Mais les poètes sont-ils des passants comme les autres, où leurs
amours demeurent-elles inscrites dans les étoiles jusque dans la nuit des temps,
au-delà même des galaxies, échappant jusqu’aux fameux trous noirs ?
Enfant, vers 9 ans environ, lorsque j’ai commis mes premiers
poèmes, afin de crier ce qui me broyait inexorablement, j’étais nourri d’une foi
prodigieuse : que grâce à ma poésie on saurait enfin ce que je subissais et que
grâce à ma poésie, mon nom resterait gravé à jamais dans une sorte de
gigantesque bibliothèque intersidérale.
Raymond Schaack dans l’article qu’il a consacré à l’anthologie qui
nous intéresse ici, conclut par : Le poème s’oublie, la poésie reste ! Au fil de
cet ouvrage, nous pouvons lire des textes et des extraits de textes, entre
autres, d’André Schmitz, Pierre de Ronsard, Eugène Fromentin, Marcel Proust,
Paul Verlaine, Stéphane Mallarmé, Charles Bukowski, Charles Trenet, Victor Hugo,
Emile Nelligan, Albert Dreux, Alain Madeleine-Perdrillat, Edmond Dune, Rainer
Maria Rilke, Béatrice Libert, Emile Verhaeren, Odilon-Jean Périer, Barbara,
Georges Moustaki, Nimâ Youshidj, Patricia Guenot, Nazim Hikmet, Romain Rolland,
Paul-Jean Toulet, Gustave Flaubert, Sanford Fraser, Nada Leil, Georges Malkine,
André Breton, Jacques Prévert, Wadih Saadeh, ainsi que plusieurs dizaines
d’autres, dont la charge poétique est aussi forte, énigmatique, fantastique,
inspirée que ceux dont j’ai cité les noms.
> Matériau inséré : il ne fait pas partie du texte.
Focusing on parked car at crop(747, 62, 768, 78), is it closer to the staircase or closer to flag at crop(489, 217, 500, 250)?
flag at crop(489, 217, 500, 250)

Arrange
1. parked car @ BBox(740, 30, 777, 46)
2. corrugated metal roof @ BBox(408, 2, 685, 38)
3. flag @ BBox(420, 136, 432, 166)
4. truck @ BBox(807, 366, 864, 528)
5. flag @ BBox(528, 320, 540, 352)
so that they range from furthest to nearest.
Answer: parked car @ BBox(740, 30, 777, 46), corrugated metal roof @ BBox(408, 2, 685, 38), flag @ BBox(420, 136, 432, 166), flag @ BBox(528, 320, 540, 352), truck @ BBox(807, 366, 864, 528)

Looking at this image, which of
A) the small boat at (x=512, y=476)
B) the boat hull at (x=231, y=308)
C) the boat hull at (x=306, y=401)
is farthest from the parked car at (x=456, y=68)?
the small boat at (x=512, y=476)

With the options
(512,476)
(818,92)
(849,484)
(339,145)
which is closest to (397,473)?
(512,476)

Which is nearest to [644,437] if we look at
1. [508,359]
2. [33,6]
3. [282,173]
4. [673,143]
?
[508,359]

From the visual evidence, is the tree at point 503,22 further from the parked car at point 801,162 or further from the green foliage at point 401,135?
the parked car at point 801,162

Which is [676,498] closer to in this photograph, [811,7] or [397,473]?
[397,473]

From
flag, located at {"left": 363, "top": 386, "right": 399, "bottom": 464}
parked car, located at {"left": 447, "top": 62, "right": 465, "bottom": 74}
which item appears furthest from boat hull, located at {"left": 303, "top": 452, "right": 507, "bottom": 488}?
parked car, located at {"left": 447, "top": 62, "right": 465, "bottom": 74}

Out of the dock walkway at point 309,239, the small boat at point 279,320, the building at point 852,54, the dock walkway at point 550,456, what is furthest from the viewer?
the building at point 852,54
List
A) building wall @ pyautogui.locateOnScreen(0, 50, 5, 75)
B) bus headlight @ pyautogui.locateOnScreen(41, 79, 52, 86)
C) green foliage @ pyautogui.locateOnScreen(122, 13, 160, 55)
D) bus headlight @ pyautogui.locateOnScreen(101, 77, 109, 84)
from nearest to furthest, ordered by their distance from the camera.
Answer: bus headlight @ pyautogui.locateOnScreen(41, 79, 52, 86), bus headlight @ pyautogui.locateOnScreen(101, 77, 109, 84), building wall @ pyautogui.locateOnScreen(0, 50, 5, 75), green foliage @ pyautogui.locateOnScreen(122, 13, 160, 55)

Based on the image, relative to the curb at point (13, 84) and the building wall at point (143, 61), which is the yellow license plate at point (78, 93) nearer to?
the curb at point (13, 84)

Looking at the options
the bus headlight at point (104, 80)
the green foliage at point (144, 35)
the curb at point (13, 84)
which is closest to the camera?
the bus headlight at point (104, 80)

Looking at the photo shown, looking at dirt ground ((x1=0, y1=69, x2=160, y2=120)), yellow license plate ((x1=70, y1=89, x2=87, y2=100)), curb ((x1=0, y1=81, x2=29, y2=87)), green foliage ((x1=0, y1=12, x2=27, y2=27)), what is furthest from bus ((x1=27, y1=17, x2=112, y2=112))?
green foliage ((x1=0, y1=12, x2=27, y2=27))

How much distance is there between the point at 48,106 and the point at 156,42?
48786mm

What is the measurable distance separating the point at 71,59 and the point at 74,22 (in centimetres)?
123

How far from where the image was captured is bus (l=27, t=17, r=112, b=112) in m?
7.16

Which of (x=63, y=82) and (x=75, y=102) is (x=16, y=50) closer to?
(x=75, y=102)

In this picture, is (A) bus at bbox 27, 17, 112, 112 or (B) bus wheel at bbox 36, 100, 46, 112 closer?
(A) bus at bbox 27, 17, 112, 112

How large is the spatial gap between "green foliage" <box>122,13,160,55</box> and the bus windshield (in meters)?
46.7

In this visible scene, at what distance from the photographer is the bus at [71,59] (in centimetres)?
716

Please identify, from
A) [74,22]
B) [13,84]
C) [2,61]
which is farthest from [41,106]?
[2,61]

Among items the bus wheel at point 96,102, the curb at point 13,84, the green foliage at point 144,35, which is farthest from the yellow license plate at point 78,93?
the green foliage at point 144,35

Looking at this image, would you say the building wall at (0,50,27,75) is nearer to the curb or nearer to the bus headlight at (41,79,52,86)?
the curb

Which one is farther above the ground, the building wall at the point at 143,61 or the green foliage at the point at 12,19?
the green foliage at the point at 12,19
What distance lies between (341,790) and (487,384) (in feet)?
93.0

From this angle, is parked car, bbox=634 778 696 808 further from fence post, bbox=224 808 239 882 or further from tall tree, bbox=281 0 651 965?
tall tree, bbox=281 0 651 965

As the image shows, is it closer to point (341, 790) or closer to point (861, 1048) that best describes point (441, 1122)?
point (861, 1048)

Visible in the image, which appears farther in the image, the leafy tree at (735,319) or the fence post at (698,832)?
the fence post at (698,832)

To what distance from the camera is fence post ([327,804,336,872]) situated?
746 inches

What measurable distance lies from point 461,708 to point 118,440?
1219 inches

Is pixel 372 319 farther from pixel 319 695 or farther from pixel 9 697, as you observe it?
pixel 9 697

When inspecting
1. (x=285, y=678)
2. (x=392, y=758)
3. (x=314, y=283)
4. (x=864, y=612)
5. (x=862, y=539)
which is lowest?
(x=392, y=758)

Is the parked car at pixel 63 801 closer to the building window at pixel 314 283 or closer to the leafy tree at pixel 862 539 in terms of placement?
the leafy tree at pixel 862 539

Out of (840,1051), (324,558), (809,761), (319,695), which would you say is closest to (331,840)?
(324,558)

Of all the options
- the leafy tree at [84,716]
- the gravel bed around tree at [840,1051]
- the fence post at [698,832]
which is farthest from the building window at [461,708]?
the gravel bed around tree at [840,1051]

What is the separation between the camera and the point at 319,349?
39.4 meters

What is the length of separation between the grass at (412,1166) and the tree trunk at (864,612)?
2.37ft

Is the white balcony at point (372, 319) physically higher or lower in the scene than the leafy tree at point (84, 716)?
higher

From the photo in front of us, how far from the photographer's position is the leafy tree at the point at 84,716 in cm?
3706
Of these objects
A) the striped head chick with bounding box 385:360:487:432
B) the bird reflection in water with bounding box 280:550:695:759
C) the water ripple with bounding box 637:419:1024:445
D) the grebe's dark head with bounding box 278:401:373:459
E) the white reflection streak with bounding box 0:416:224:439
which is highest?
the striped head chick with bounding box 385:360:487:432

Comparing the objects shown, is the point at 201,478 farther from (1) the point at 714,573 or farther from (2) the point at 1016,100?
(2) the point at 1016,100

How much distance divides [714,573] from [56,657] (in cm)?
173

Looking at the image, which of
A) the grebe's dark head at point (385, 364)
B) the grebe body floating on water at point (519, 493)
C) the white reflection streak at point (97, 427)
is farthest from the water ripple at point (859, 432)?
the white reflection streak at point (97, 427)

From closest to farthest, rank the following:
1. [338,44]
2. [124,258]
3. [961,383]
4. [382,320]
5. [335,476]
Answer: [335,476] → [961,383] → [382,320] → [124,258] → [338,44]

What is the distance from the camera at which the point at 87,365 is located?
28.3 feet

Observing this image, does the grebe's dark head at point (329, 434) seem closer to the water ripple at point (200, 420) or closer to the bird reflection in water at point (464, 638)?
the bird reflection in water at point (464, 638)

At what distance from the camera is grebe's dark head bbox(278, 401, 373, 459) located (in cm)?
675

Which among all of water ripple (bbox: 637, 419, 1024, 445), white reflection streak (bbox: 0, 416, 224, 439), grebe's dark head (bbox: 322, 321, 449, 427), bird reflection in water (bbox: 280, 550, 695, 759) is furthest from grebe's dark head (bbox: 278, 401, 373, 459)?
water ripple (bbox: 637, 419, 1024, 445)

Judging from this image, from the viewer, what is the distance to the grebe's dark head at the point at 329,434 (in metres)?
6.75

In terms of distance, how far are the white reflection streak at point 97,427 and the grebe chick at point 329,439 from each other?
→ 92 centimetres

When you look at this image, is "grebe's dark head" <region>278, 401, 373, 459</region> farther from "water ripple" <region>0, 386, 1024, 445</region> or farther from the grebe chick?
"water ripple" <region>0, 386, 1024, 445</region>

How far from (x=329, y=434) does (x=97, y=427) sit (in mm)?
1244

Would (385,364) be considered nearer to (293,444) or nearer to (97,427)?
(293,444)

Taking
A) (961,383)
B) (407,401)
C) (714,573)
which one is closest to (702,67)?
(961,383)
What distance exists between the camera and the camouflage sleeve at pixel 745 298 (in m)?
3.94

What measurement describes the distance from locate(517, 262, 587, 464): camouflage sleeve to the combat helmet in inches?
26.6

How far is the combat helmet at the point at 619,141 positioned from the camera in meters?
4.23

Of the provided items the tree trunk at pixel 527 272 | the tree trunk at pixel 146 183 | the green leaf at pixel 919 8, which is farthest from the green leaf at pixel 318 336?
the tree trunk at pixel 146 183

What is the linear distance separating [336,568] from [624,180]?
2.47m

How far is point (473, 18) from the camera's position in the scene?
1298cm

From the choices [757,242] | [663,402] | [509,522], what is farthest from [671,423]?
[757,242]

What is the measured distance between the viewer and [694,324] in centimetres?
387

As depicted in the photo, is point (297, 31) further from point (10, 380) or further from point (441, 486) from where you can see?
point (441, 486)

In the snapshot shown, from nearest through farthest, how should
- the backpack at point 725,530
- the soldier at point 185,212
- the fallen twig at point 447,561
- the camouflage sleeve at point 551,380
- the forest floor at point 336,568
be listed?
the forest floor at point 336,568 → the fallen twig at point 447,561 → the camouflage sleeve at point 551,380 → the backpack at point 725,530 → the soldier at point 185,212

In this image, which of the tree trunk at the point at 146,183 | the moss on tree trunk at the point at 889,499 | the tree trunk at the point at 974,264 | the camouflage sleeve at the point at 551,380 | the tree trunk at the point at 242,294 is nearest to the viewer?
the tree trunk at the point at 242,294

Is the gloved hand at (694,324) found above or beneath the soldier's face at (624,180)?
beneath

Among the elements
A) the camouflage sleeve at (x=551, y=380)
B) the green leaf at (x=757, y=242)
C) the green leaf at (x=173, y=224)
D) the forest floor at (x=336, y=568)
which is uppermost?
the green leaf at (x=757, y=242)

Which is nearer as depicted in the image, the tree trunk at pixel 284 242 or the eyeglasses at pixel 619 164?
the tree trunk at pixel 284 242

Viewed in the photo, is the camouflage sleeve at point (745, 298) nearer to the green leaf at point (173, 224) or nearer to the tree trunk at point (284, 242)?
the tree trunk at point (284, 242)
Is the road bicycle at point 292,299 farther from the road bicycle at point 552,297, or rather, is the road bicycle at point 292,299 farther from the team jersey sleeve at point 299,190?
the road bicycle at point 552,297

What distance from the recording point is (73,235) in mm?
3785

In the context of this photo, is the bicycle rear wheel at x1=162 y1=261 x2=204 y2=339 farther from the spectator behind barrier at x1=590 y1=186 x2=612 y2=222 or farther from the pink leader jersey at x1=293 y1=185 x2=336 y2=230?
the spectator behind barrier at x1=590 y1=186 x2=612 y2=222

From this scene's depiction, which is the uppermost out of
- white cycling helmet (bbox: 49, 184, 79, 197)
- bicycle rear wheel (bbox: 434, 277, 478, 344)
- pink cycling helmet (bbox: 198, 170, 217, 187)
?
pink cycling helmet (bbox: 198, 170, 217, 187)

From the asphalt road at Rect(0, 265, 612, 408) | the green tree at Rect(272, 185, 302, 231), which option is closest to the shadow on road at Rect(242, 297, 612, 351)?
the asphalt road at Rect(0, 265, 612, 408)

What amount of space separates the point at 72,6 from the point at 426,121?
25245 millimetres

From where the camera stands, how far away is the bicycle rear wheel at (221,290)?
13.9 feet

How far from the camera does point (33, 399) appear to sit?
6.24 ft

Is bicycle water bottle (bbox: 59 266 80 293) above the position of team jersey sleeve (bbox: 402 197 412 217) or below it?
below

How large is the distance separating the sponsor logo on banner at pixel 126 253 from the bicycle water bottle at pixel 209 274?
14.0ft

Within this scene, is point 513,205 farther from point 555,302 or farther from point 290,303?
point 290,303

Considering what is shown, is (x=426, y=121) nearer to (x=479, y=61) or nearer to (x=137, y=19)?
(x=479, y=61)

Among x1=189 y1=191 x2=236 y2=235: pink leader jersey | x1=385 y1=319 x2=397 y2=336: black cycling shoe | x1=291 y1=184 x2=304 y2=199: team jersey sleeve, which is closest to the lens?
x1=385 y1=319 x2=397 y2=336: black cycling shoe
L’anthologie est articulée autour de 4 axes : « Tous passants » ;
« Les passantes furtives » ; « Passants et Passantes surréalistes » ; « Celles
et ceux dont on se passerait bien ».
Impossible de vous donner à lire des textes ou des extraits de
textes de tous les auteurs qui figurent dans cet ouvrage, probablement pour
cette raison ai-je la conviction, que mon choix, de vous proposer des poèmes ou
extraits de textes en prose, d’auteurs de chez nous est la bonne : Edmond Dune,
Giulio-Enrico Pisani, Pierre Schumacher, ainsi que du chef d’orchestre Jalel El
Gharbi.
Edmond Dune
Né à Athus, dans la zone de trijonction des nations française,
belge et luxembourgeoise, le baroudeur – légion étrangère, résistance, croix de
fer – et écrivain prolixe, poète et auteur dramatique luxembourgeois Edmond Dune
synthétise à lui seul tout à la fois l’unité et la meurtrissure d’une Grande
Région déchirée par d’aberrantes frontières. Plutôt que sempiternelle pomme de
discorde, pour lui agora culturel, où se croisent et s’entrelacent les grandes
voies, les paisibles artères et les modestes passages de la civilisation. Peu
indulgent pour l’individu, il a foi en l’Homme.
Pour Edmond Dune, la rue passante est un prétexte à une lecture
des signes de la diversité, de la différence. Voir autant de particularités
défilant sans interruption suscite enchantement et émerveillement. Les passants
se déclinant à l’envi sous le regard du poète, en tout cas de l’instance ici
désignée par le pronom « il » et sous le regard froid de la fatalité, de
l’inéluctable présent sous un monde euphémique au dernier vers.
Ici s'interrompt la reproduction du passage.